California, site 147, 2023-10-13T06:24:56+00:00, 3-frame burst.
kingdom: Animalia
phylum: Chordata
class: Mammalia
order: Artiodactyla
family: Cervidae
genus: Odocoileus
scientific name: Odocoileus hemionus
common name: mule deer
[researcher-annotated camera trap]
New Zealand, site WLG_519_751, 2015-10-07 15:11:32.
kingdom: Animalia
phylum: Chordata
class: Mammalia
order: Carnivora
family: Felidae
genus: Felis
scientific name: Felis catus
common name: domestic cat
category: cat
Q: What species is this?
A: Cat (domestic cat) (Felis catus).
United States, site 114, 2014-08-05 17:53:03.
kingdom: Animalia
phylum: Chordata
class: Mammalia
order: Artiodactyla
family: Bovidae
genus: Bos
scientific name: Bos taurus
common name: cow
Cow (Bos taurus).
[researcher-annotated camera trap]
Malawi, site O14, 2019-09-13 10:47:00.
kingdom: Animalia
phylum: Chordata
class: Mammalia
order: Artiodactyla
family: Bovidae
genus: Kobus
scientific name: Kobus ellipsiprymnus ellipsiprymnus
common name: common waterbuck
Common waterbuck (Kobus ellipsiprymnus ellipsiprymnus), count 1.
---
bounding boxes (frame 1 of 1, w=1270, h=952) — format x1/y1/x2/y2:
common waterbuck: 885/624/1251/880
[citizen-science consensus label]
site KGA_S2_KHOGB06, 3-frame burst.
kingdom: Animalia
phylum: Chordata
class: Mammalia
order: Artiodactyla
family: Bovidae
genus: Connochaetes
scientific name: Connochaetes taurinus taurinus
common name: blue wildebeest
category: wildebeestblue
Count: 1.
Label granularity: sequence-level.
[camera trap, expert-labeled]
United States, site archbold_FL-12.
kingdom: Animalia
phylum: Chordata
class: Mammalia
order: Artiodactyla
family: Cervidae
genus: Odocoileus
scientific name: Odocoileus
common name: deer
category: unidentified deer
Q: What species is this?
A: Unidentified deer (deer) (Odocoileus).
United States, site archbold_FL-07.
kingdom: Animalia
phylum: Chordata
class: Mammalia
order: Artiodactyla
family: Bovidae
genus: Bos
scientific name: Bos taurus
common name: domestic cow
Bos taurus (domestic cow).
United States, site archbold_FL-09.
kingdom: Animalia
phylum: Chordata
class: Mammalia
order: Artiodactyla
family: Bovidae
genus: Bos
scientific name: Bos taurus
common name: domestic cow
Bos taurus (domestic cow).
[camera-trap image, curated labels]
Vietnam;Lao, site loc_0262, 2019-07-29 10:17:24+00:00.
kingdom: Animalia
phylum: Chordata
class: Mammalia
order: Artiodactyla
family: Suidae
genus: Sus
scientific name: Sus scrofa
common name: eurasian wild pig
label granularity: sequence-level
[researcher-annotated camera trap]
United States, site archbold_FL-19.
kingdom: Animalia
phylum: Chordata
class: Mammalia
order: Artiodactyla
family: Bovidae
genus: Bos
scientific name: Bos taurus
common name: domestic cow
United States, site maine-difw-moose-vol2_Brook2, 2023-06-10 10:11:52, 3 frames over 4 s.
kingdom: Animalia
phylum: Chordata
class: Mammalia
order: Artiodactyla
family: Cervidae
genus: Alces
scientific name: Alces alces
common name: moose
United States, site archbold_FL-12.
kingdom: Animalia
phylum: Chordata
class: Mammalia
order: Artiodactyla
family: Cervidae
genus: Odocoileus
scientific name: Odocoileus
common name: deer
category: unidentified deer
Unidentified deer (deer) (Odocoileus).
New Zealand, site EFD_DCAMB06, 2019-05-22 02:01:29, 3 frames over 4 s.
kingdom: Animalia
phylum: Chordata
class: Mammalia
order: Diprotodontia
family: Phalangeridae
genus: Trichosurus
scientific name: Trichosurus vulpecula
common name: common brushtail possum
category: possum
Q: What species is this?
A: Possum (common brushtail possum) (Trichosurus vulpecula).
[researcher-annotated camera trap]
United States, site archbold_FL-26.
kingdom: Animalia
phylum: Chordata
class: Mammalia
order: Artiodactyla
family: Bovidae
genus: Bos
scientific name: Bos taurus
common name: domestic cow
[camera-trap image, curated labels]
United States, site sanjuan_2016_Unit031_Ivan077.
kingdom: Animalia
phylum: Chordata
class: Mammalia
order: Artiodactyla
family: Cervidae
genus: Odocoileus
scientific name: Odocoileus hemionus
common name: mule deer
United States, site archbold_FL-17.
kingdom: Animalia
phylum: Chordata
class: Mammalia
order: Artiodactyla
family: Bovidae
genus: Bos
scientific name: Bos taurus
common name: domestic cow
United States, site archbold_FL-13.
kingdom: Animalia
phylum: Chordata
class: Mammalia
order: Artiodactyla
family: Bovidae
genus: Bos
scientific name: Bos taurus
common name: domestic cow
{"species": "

== What you will do ==
For the string "States", count the matching lines in the listing and give that number by itself.

== Solution for this exercise ==
11